■ **Request 1**
Decide whether each statement below agrees with the AMD64 text, answering yes or no and quoting the words that decide it: (a) AMD64 adds eight new registers numbered R8 to R15; (b) most AMD64 instructions take 64-bit immediates; (c) the IMUL instruction takes two operands.
■ **Request 2**
Reproduce the AMD64 text starting at the words "This means, among" and stopping after the words "in 64-bit mode).".

The AMD64 architecture extends the 8 traditional x86 registers to 64 bits; the 64-bit registers have an R prefix rather than E (x86 old-timers will recall the E prefix was introduced during the move to 32 bits from 16; in 16 bit mode, AX, CX, DX etc are your 8 16-bit registers). AMD64 also introduces 8 new registers, numbered R8 to R15. In typical x86 fashion, these new registers are shoehorned into the instruction set in a pretty bizzare way. A special prefix is used to indicate that an instruction uses 64-bit operands. Since the MOD-R/M byte can only encode 8 distinct registers but AMD64 has 16, there are two bits in the prefix to indicate which of the two operands are extended registers.

This sounds rather convoluted, however the code changes required to the assembler were rather minor. Basically there is a set of 3 words to compute the relevant prefix (or no prefix at all, if the operands are 32-bit registers, or the instruction is one of a small set which do not require a prefix, despite having 64-bit operands). Of course the assembler works exactly as before if no 64-bit registers or instructions are used.

One aspect of the AMD64 architecture which is somewhat annoying is that most instructions still take 32-bit immediates. In fact, the only instruction that can take a 64-bit immediate is the simple form of MOV, where the destination is a register. So in effect,
MOV EAX,1234123412341234    ;; b8 variant permits a 64-bit constant -- valid
MOV [EAX],1234123412341234 ;; c7 variant only permits 32-bit constant -- INVALID

This means, among other things, that a JMP to an address further than 2^31 bytes away from the instruction pointer has to be encoded as two instructions; one to load the address, one to jump (recall that on x86, all jump and branch instructions take a relative address, hence "further away").

Once I had the assembler working, and various issues such as the above ironed out, I proceeded to refactor the generators for the various linear IR nodes (VOPs). The old x86 backend code had a lot of hard-coded registers in the code. There were two reasons for this:
  • x86 weirdness. Some instructions, such as those for multiplication and division, use implicit operands. For example IMUL takes one operand only, and multiplies it by the value in EAX (RAX in 64-bit mode).
  • Scratch registers. My compiler framework had no provision for scratch registers used in VOPs; I would just pull an unused register out of thin air and use it. Of course, this had a huge problem: the VOP's implementation now depended on the VOP's inputs and outputs being tied to certain registers.

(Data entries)
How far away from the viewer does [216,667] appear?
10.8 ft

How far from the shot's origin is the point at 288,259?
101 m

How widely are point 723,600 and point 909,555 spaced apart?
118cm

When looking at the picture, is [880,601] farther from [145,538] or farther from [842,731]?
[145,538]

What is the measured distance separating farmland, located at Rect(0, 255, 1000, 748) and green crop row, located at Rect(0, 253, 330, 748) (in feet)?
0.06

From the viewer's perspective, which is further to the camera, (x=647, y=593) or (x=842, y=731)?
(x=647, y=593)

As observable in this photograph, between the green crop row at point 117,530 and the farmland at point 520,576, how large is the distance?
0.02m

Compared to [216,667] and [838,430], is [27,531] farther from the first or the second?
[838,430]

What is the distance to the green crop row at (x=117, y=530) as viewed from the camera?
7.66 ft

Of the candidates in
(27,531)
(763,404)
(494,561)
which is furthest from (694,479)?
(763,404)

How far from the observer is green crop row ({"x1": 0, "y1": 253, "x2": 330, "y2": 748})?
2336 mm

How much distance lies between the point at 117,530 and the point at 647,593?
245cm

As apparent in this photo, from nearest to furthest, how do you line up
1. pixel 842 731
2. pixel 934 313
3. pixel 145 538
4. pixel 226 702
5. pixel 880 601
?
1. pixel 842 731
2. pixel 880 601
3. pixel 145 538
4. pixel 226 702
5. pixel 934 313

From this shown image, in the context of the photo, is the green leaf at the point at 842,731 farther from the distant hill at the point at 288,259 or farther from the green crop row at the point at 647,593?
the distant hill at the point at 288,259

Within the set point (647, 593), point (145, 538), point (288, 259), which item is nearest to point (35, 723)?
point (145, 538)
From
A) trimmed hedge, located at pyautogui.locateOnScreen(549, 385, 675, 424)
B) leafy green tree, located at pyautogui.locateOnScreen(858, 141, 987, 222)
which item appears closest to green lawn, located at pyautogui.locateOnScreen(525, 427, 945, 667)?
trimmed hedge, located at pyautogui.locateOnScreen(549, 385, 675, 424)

--

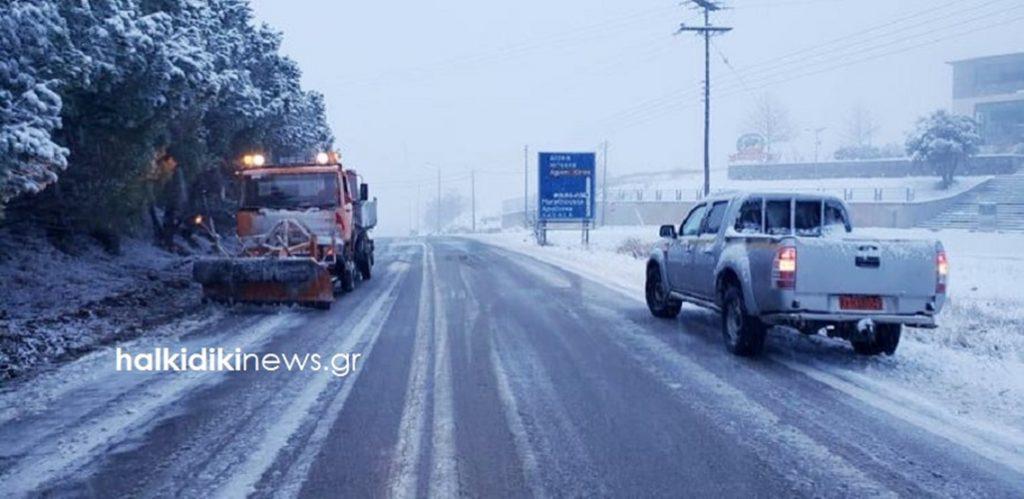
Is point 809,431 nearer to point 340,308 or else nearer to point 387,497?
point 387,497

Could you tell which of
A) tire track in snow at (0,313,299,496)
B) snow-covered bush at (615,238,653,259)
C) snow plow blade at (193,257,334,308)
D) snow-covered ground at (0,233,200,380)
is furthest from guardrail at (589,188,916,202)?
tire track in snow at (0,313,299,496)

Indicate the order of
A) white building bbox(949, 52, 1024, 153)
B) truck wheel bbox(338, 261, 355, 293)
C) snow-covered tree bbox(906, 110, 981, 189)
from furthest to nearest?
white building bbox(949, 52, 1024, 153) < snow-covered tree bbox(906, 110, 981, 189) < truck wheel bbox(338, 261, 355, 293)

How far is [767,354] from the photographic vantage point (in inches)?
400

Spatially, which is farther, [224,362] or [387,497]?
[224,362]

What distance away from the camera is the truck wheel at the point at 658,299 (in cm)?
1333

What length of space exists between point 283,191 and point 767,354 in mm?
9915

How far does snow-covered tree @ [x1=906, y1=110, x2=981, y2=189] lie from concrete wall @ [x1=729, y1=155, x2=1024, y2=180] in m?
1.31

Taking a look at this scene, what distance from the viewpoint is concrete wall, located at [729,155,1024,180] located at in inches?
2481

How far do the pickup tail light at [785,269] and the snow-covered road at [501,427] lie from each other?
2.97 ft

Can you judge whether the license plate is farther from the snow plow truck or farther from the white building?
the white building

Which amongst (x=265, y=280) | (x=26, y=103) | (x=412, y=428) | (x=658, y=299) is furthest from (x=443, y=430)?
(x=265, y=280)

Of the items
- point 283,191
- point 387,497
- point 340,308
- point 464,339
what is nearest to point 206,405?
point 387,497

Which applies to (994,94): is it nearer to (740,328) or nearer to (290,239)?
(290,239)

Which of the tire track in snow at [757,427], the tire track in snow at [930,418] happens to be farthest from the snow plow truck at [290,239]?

■ **Complete response 1**
(a) Yes: "AMD64 also introduces 8 new registers, numbered R8 to R15."
(b) No: "most instructions still take 32-bit immediates."
(c) No: "IMUL takes one operand only, and multiplies it by the value in EAX (RAX in 64-bit mode)."

■ **Complete response 2**
This means, among other things, that a JMP to an address further than 2^31 bytes away from the instruction pointer has to be encoded as two instructions; one to load the address, one to jump (recall that on x86, all jump and branch instructions take a relative address, hence "further away").

Once I had the assembler working, and various issues such as the above ironed out, I proceeded to refactor the generators for the various linear IR nodes (VOPs). The old x86 backend code had a lot of hard-coded registers in the code. There were two reasons for this:
  • x86 weirdness. Some instructions, such as those for multiplication and division, use implicit operands. For example IMUL takes one operand only, and multiplies it by the value in EAX (RAX in 64-bit mode).